▼▼▼
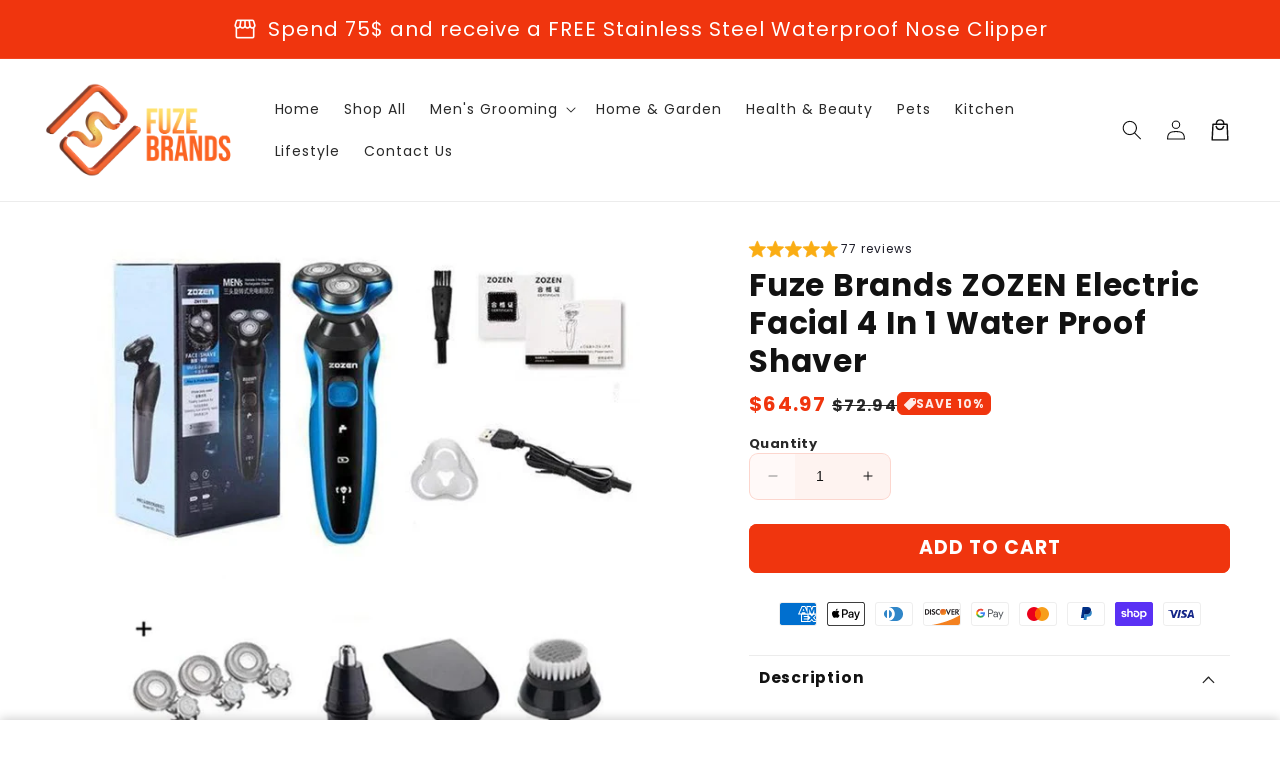

--- FILE ---
content_type: text/javascript
request_url: https://dashboard.wheelio-app.com/api/wheelioapp/getsettings?jsonp=WheelioAppJSONPCallback314&s=fuzebrands.myshopify.com&d=fuzebrands.myshopify.com&cu=https%3A%2F%2Ffuzebrands.com%2Fproducts%2Ffuze-brands-rover-electric-facial-4-in-1-water-proof-shaver&uid=314
body_size: 381
content:
window['WheelioAppJSONPCallback314']({"success":false,"errorMessage":"No active campaigns!"})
▲▲▲
Skip the pictures. Restate everything else in the records word for word.

--- FILE ---
content_type: text/javascript
request_url: https://dashboard.wheelio-app.com/api/wheelioapp/getsettings?jsonp=WheelioAppJSONPCallback314&s=fuzebrands.myshopify.com&d=fuzebrands.myshopify.com&cu=https%3A%2F%2Ffuzebrands.com%2Fproducts%2Ffuze-brands-rover-electric-facial-4-in-1-water-proof-shaver&uid=314
body_size: 381
content:
window['WheelioAppJSONPCallback314']({"success":false,"errorMessage":"No active campaigns!"})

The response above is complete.